Water purification is critically necessary due to the depletion of freshwater resources. Almost all countries struggle with water scarcity, which is a global issue caused by the depletion of water resources. However, because of its large population and escalating pollution, India faces serious water scarcity and clarity issues.
For a fast-rising industrial, agricultural, and home demand, there is insufficient water supply. The state of accessible water resources has only gotten worse as a result. Wastewater management is obviously a problem that cannot be disregarded.
What are the Main issues of wastewater treatment in India?
· Wastewater is not pre-treated
Actually, wastewater treatment is a methodical procedure that begins right at the source. For instance, a large society or complex that generates a lot of home or industrial waste is required, to have a sewage treatment plant (STP) system where wastewater is treated, initially before being deposited into a big facility.
This is crucial for industries that deal with industrial waste, especially those that deal with chemical waste. Before entering a wastewater treatment plant, the effluent must first be treated at the source.
· Urban and agricultural runoff
Urban runoff is one of the results of industrialization and population growth. This is the stormwater that doesn't seep into the ground but instead flows into storm drains. Because, the rainwater is not given a chance to soak into the earth, it evaporates, depleting the groundwater and leading to flooding. Additionally, it makes sure that wastewater from households and untreated water does not enter lakes and rivers.

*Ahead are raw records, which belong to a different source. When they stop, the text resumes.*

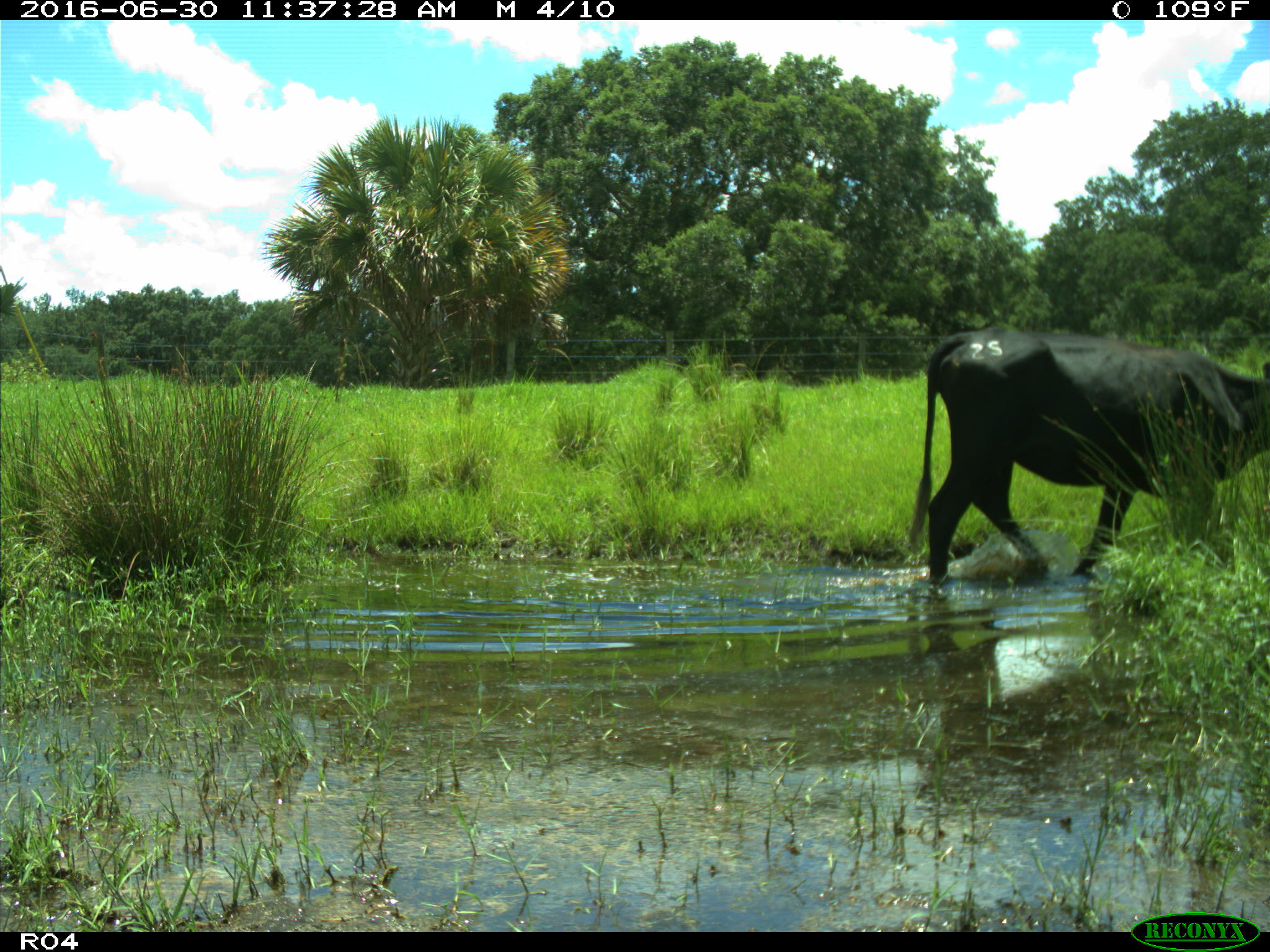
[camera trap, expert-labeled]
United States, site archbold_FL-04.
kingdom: Animalia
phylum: Chordata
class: Mammalia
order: Artiodactyla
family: Bovidae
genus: Bos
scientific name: Bos taurus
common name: domestic cow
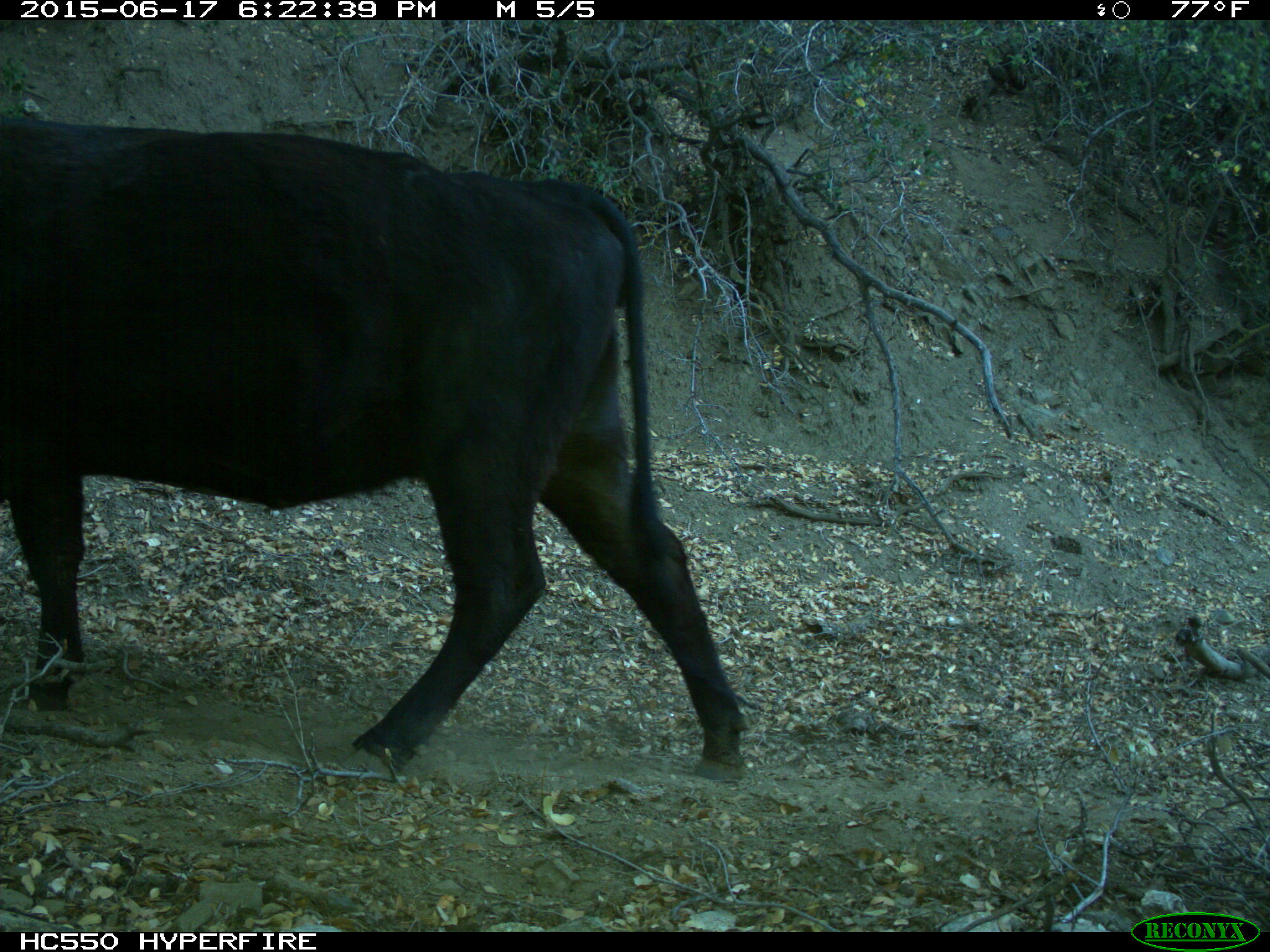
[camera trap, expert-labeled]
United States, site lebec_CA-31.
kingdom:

· Runoff from agriculture and cities
Urban runoff is one of the results of population growth and industrialization. This is the stormwater that flows into storm drains as opposed to soaking into the ground. The rainwater's failure to soak into the earth, produces flooding and depletes the groundwater.
Additionally, it guarantees that household wastewater and untreated water do not enter lakes and rivers. In fact, many of the existing wastewater treatment facilities are not even operational. They either require urgent maintenance and repairs, or they never took off.
According to the data, around 70% of our water is still untreated. This is a very concerning number since the untreated water continues to contaminate other water sources, when it mixes with them. This untreated water is simply too much of a volume to ignore with such a vast population.
· Inability to commit further funds
The significant lack of infrastructure for wastewater treatment is not a coincidence. The reality is that there isn't enough political or popular will, to implement the necessary changes. There is still a glaring lack of effort in India to reflect the realization that wastewater management, must be a crucial component of water management (and hence, a country's infrastructure).
Even though there have been recent attempts to address wastewater management, actual investment is still quite low.
· Insufficient private partnerships
Wastewater treatment in India cannot only be the government's duty given the severity of the issue. The reality is that the government lacks the means to satisfy the enormous demand. Finding private-public cooperation is the obvious approach. But even these falls short of the necessary capacity.
We may benefit from better technology, specialized systems, and efficiency by enlisting, commercial collaboration in wastewater and sewage control. Of course, commercial partnerships will also inject much-needed financial support into this industry.
The other desired outcome is that it has a much wider scope. Smaller towns and villages frequently lack the resources necessary to build effective wastewater treatment facilities. Here, a private investment could be the answer. Private business owners can actually play a crucial role in monitoring and maintaining India's underperforming STP facilities.
In India, the combination of growing urbanization, industrialisation, and population has resulted, in a nearly uncontrollable wastewater issue. This is causing our water sources to become toxically contaminated. Since, wastewater treatment in India is simply too crucial to be disregarded, we must find answers to the problems that are growing.
What do we offer?
With the understanding of wastewater and water treatment techniques in India, a wide variety of wastewater treatment options which includes physical, chemical, and biological processes, are offered by Netsol Water.
Netsol combines cutting-edge technology with their years of experience to handle the most challenging, water treatment or wastewater treatment requirements of a wide range of clients, including small enterprises, corporations, and regional government agencies.